**What the task requires**
Continue the blog post about the Tim Tam biscuit and the father-and-son canoeing pair, picking up right after its final sentence.

Start Extract to read

The 'Tim-Tam' Journey

If you are reading this outside of Australia, how do I explain Tim-Tams to you? Have you ever met an Aussie travelling in your country? We are prone to more than a little home sickness. This usually applies most acutely to the foods we can't get easily overseas. Perhaps the traditional foodstuff that is missed the most, and gets the most attention, is the famous 'Vegemite'. Nothing like the taste of that distinctive bitter, black yeast extract on toast, melting in with the butter. However Vegemite does have a younger sibling that can spark tears of home-sickness in even the most unemotional travelling Aussie. The Tim Tam.

The Tim Tam is a beautiful combination of biscuit, chocolate cream centre with another outer layer of chocolate. It is delicious on its own but combined with a hot beverage or a glass of port, it takes on even greater powers. By biting opposite diagonal corners off the biscuit, it becomes a drinking straw... dip one corner into the cup of coffee, suck the coffee from the other corner through the biscuit and as soon as the liquid hits your tongue, pop the whole Tim Tam in... it melts in your mouth. This ritual, called 'shot gunning', has been taken to every corner of the planet. If an Aussie has shot-gunned fermented goat's milk with you in a yurt somewhere in outer Mongolia, with their rationed supply of Tim Tams, then you are considered to be an OK person!

Alright, have I sufficiently built the premise on just how sacred the Tim Tam is to the Australian people?... my point is?

If you recall, the last blog post promised a 'Part 2' to the wonderful experience of sharing a recent Time & Space canoeing weekend with Simonds College. Some Vietnamese families participated, one of the Vietnamese boys is called Tim and his dad's name is... you guessed it, Tam!

Around the campfire we had so much fun, laughing and enjoying some friendly cultural rivalry. Tim and Tam were the only father and son team not to capsize into the Yarra River that weekend. So to us, ‘Tim Tams’ were now, not only Australia’s greatest biscuit… our ‘Tim-Tam’ canoeing pair were the undisputed champions on the water. Michael, the other Vietnamese dad, raised his arms triumphantly, declaring, "We are the boat people!" Laughter... great Australian humour with its special brand of irony, is delivered perfectly. The irony of course is that ‘boat people’ is a term in Australia that evokes images of fear and mistrust. Yet Michael turned that mistrust into a moment where all around that campfire, shared delight in his quick wit.

End Extract to read
Start Records shown

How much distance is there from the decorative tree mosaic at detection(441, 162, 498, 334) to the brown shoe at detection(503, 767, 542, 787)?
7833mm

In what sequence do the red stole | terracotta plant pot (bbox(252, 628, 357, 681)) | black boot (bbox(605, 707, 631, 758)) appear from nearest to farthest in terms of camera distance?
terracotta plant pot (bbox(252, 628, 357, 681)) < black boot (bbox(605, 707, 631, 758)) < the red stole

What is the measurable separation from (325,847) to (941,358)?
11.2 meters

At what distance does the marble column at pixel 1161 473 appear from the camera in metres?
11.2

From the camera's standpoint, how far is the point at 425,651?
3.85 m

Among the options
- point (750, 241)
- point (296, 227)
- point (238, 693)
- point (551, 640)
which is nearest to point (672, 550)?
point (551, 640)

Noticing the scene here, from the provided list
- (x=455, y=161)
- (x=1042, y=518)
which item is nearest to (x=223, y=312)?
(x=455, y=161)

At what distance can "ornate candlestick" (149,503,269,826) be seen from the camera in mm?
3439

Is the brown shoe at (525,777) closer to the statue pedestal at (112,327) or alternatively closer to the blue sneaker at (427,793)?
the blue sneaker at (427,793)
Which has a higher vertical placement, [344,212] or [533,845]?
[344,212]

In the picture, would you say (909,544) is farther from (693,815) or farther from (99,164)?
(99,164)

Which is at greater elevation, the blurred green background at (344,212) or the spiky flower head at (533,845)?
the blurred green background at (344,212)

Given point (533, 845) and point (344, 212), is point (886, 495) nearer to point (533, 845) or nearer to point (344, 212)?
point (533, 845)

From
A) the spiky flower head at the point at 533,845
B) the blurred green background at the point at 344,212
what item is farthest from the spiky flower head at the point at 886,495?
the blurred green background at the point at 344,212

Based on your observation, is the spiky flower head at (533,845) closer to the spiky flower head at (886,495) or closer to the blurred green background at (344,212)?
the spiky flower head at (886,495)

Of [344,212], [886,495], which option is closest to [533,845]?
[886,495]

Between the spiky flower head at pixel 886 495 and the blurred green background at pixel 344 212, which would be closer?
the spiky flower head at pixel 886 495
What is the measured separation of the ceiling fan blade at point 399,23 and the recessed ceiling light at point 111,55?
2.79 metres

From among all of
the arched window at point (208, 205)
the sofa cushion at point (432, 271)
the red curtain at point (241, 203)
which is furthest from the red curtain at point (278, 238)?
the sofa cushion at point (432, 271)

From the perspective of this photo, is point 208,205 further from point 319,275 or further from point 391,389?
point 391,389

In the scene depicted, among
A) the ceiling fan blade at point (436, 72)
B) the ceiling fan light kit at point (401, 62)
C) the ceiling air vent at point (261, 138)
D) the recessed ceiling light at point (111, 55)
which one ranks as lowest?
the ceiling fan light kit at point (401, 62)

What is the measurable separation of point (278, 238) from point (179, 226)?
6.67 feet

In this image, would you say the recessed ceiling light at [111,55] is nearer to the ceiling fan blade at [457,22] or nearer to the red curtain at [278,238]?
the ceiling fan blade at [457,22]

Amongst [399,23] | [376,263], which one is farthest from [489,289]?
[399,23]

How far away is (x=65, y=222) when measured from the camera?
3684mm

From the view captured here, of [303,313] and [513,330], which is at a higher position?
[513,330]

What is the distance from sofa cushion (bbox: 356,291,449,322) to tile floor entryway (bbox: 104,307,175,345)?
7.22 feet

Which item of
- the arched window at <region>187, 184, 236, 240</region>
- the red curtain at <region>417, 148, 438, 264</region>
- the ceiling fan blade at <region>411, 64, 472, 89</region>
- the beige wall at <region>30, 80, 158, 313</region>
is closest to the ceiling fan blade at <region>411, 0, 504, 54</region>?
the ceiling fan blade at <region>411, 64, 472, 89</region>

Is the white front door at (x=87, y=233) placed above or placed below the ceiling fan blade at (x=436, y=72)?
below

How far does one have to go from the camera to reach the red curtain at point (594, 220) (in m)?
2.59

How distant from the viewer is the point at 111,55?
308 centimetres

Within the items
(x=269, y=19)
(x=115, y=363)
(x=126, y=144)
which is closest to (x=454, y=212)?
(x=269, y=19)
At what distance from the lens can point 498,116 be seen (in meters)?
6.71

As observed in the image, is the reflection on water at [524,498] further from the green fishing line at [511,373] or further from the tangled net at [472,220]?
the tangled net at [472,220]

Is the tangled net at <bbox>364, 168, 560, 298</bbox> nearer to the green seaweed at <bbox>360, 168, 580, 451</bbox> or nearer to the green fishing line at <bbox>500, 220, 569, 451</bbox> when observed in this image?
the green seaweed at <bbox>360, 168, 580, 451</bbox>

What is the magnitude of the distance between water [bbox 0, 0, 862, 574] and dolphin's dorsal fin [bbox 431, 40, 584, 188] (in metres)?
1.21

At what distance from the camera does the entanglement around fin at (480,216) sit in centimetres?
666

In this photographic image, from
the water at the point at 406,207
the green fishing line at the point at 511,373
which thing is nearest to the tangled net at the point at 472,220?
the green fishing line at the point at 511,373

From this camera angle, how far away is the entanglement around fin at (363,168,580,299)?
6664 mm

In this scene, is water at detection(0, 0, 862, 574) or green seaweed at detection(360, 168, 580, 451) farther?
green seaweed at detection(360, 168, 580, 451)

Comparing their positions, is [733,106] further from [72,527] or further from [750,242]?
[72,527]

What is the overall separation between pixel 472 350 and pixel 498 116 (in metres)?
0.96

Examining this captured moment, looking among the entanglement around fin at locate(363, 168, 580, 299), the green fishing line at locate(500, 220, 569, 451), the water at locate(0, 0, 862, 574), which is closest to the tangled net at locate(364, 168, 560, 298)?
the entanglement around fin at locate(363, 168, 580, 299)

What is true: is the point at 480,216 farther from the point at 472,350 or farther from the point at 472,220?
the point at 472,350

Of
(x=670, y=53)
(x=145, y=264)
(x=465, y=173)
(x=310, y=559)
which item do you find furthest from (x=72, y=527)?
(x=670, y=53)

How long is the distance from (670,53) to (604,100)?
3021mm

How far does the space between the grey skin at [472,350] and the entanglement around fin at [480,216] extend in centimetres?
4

End Records shown
Start Records shown

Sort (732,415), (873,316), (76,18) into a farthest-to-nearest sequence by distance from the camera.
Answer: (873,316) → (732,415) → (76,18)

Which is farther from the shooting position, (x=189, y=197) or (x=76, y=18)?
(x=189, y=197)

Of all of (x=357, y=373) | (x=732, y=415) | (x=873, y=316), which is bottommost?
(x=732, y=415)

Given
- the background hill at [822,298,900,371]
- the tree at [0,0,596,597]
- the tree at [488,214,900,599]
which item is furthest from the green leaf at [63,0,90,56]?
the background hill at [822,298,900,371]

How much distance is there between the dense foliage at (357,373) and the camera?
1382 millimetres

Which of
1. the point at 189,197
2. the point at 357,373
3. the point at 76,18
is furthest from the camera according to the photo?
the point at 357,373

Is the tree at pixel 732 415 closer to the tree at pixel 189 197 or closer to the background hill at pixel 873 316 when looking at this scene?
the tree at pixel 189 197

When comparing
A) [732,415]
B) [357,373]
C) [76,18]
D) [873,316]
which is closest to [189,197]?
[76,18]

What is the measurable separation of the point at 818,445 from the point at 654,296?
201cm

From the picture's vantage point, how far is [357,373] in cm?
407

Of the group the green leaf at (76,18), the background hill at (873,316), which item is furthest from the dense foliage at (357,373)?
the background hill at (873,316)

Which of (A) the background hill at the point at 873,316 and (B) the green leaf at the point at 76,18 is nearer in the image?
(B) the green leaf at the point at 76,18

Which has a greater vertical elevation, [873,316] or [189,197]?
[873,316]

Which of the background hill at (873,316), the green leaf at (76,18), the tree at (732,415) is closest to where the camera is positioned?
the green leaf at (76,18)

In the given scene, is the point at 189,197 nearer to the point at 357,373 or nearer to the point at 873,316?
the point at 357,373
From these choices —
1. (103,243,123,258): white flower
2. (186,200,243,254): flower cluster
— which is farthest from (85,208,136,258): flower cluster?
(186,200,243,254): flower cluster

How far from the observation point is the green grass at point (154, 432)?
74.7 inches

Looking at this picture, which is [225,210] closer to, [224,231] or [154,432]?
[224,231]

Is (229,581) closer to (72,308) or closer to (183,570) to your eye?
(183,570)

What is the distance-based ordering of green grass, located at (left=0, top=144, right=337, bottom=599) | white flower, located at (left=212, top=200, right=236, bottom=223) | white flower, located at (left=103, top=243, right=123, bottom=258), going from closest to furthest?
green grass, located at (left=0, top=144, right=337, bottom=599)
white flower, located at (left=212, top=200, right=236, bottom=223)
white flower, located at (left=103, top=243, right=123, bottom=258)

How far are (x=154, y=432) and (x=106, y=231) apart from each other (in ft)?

End Records shown
Start Records shown

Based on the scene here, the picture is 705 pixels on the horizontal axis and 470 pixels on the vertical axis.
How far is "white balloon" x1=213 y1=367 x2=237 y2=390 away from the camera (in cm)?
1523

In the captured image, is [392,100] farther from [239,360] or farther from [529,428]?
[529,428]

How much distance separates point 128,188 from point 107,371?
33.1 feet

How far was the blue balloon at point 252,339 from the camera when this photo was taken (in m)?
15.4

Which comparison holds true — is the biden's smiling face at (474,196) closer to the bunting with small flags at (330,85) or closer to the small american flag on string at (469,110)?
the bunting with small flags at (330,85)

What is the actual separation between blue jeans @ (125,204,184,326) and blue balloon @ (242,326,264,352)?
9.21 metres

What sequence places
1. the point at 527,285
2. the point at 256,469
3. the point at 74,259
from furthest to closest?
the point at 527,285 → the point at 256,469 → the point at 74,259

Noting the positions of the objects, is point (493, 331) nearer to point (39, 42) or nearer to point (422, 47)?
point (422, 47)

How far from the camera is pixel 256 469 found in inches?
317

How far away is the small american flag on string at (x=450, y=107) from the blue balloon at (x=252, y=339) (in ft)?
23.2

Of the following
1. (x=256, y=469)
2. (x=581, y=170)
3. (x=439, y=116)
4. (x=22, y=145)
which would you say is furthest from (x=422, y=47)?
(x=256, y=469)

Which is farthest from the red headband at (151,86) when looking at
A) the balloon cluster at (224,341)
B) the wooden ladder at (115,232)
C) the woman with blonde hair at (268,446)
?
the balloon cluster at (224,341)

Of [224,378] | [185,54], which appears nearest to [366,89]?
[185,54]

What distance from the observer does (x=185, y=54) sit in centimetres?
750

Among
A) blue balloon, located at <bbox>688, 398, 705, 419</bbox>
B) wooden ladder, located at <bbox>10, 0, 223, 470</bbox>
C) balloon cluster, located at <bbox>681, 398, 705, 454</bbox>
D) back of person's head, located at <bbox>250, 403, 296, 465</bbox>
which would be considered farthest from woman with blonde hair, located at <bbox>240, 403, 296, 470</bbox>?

End Records shown

**Answer for the task**
Tam’s brother-in-law was a ‘boat person’, a refugee. He made a risky journey in a leaky boat from Vietnam to Australia. He sponsored his sister, Tam’s bride then of one year, to come to his new country. Tam had to wait five years until he could rejoin his young wife. Imagine that? What's important is that Tam and Tim got an opportunity to share significant parts of their own stories with each other. Some special things happened at this camp. Dominic, one of the other dads of Italian background is a mad follower of the AFL team Collingwood. He taught Tam how to kick an Aussie Rules footy. Tam skews a kick off the outside of his boot and laughs and claps. It is just a beautiful moment.

Tam explained to me that he took up the weekend as, "an opportunity to learn another way to be close to (his son)... another way of communication." In Vietnam, communication is often one way. The older generation give instructions and the children respectfully listen. Extended families live close together. Uncles, aunties, grandparents pitch in, collectively parenting, if mum or dad are busy. This is how it happened here in Australia with Tam and Tim. Tam has been busy working. Only, they didn't really have enough of that old country extended family to step in. So, Tim has felt that absence over the years but in the course of the father-son program, these two had a wonderful chance to explain each other's perspective. I watched Tim respectfully explain how he felt that absence through his childhood, not really knowing his dad as he was growing up. However, Tim also acknowledged that his dad had put his hand up to participate in the canoeing weekend with him, and he considered that a great achievement. Another beautiful moment.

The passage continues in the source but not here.